Während Google die meisten dieser Ergänzungen aus dem Chrome Web Store nach Warnungen entfernt, die Präsenz auf externen Seiten stellt verbleibende Risiken. Für diejenigen, die Business-run-Browser verwenden oder kritische Dienste aus dem Browser zugreifen, ist diese Folge eine Erinnerung, dass Erweiterungen, im Gegensatz zu nativen Anwendungen, einen Zugang zu Web-Aktivitäten haben, die sie sehr wertvolle Angriffspunkte macht. Google und andere Sicherheitsakteure haben auf die Notwendigkeit bestanden, installierte Erweiterungen für Jahre zu verwalten und zu auditieren; Googles offizielle Dokumentation über die Überprüfung und Entfernung von Erweiterungen können als grundlegende Anleitung für Benutzer dienen: So entfernen Sie Erweiterungen in Chrome.

Welche praktischen Schritte sollten jetzt unternommen werden?

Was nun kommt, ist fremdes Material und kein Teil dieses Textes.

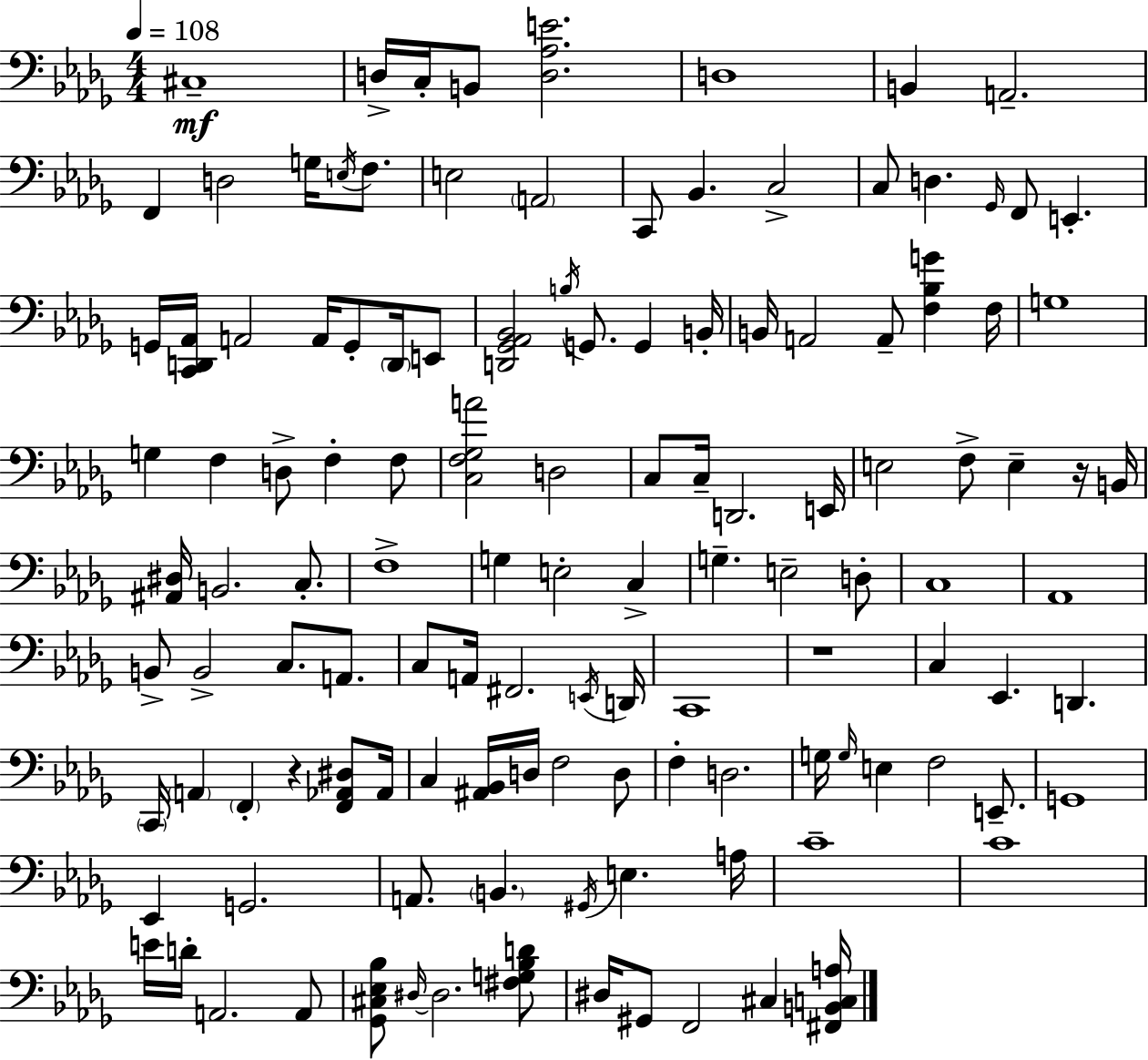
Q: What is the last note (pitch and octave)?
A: C#3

Zuerst entfernen Sie sofort jede verdächtige Erweiterung oder eine der in den Berichten. Es wird dann empfohlen, die Schließung von Sitzungen in kritischen Diensten zu zwingen und Passwörter zu ändern, insbesondere wenn der Browser verwendet wurde, um auf Geschäftskonten zugreifen. Die Aktivierung der Multifaktor-Authentifizierung (2FA) ist eine wichtige, aber nicht unfehlbare Bremse, wenn der Angreifer in der Lage ist, gültige Cookies zu injizieren; daher ist es auch ratsam, die Zugriffsdaten der verwendeten Plattformen zu überprüfen - viele Dienste zeigen aktuelle aktive Sitzungen und IP-Adressen - und die, die wir nicht erkennen. In Unternehmensumgebungen sollte die Antwort auf Geräteüberprüfung, Service-Account-Berechtigungen Rotation und Block-Anwendung von der zentralen Verwaltung, soweit möglich.

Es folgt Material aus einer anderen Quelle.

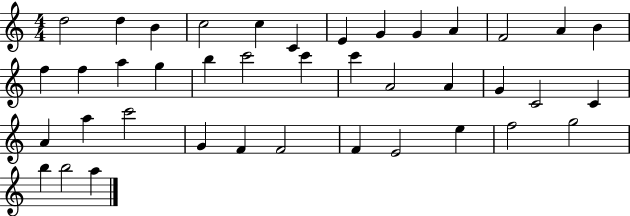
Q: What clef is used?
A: treble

Dieser Fall zeigt, dass Browser-Sicherheit jetzt ein wesentlicher Bestandteil der Cyberdefence von Unternehmen ist. Es ist nicht nur eine Frage der Vermeidung von schädlichen Erweiterungen, sondern die Einrichtung von Kontrollen, um zu überprüfen und zu begrenzen, welche Ergänzungen installiert werden können, mit zentralisierten Erweiterungsmanagement-Richtlinien und die Aufrechterhaltung eines zuverlässigen Software-Inventars. Für IT-Experten und Sicherheitsbeamte sind die Anleitungen und Empfehlungen von Lieferanten und Notfall-Responsorzentren nützlich, wenn sie auf solche Verpflichtungen reagieren. Socket bietet eine technische Analyse und Proben, die die beobachteten Techniken vertiefen können: Lesen Socket-Bericht.

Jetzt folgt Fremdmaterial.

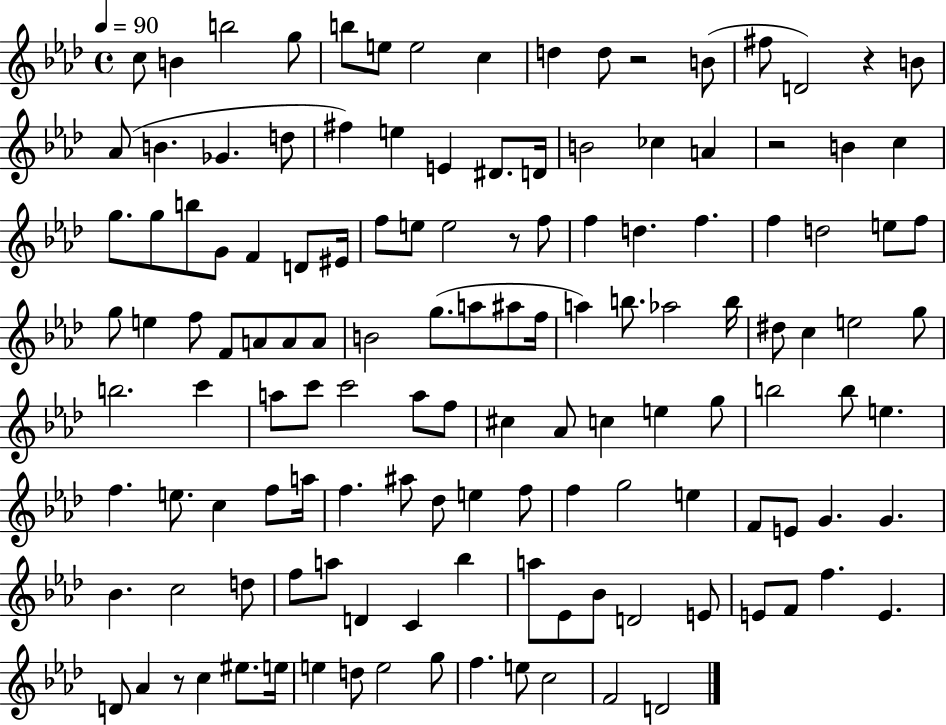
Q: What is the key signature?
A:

Kurz gesagt, Browser-Erweiterungen sind sehr praktisch, aber sie können auch mächtige Waffen in falschen Händen sein. Die strenge digitale Hygiene, die Einschränkung der Verwendung von Ergänzungen zu den streng notwendigen und die Sicherheitskontrollen an Arbeitsplätzen und Unternehmensbrowsern sind Aktionen, die das Risiko, dass ein einfacher Klick endet in einem weitreichenderen Eindringen erheblich reduzieren.